In 1979 Israel and Egypt signed a peace treaty, for which Israel returned the Sinai Desert to Egypt. A major uprising of the Palestinians in the occupied territories from 1987 on (the first Intifadah) convinced the Israeli government that they could not continue to rule over the Arab population. In the early 1990s the PLO renounced violence, recognized the legitimacy of Israel, and declared to only strive for a Palestinian state in the 1967 occupied areas. Subsequently secret negotiations in Oslo led to an agreement under which in 1994 a Palestinian National Authority was established under the leadership of Arafat and the PLO, to which Israel would gradually transfer land. Elections were held for the PNA. After a 5 year transition period the most difficult matters would be settled in final status negotiations, such as the status of Jerusalem, the Palestinian refugees, the Jewish settlements and the definite borders.

After 1967 Israel had established some Jewish settlements in these areas, and from the late 1970s on many more were established, including large settlement blocs. Although the Oslo agreements did not require removal of these settlements, their rapid growth undermined Palestinian confidence in the peace process. Israeli prime minister Yitzhak Rabin, who partially froze settlement construction, was assassinated by a Jewish extremist in 1995. On the Palestinian side, Israeli withdrawal from Palestinian territory led to the construction of a terror network by the extremist Hamas and other groups, who from the mid 1990s on were able to carry out an unprecedented number of suicide attacks inside Israel. The PA took limited action against the terror groups and even funded them, and Arafat gave the green light for attacks when that suited his strategy.

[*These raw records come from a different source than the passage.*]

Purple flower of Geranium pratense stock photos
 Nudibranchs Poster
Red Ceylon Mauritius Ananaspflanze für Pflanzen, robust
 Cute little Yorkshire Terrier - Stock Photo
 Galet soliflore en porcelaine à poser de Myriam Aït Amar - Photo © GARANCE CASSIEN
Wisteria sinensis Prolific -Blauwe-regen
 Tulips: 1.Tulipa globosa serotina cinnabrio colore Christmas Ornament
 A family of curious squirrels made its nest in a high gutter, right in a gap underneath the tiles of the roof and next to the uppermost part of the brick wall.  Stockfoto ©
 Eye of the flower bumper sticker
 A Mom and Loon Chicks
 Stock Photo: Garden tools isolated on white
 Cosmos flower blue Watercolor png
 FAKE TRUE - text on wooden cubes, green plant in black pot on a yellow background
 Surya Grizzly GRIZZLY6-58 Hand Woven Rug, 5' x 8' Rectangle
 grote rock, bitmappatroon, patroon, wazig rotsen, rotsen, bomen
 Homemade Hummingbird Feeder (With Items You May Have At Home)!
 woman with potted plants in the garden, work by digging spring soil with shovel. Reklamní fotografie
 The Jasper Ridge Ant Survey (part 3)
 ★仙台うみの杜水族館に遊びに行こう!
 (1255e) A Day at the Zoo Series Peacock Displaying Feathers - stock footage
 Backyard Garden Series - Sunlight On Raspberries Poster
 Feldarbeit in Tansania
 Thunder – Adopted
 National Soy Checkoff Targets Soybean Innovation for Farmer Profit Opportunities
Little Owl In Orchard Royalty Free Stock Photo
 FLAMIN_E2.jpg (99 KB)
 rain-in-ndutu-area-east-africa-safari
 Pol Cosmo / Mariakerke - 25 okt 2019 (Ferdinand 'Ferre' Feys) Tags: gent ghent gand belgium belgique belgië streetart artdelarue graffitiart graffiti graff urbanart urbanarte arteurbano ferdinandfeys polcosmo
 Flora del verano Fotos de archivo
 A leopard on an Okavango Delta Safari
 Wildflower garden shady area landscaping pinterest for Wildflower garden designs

The Oslo peace process failed because both the Palestinians and the Israelis did not stick to agreements they made and the leadership on both sides did little to build confidence and to prepare their own people for the necessary compromises. After the unsuccessful Camp David negotiations in the summer of 2000 a provocative visit to the Jerusalem Temple Mount by Likud leader Ariel Sharon sparked the second Intifada, which the Palestinian Authority had been preparing for as a means to press Israel into more concessions. However, the opposite happened, as the Israeli peace camp collapsed under the violence of Palestinian suicide attacks.

Final peace proposals were presented in January 2001, which included a Palestinian state on all of the Gaza Strip and about 97% of the West Bank, division of Jerusalem and no right of return to Israel for Palestinian refugees. The Palestinian side refused to accept these terms, and the Intifada continued. After suicide attacks had killed over 100 Israelis in March 2002, Israel re-occupied the areas earlier transferred to the Palestinian Authority and set up a series of checkpoints, which severely limited the freedom of movement for the Palestinians. In 2003 Israel started the construction of a very controversial separation barrier along the Green Line and partly on Palestinian land. These measures led to a strong decline of Palestinian suicide attacks in Israel, but also to increasing poverty in the Palestinian territories and international condemnations.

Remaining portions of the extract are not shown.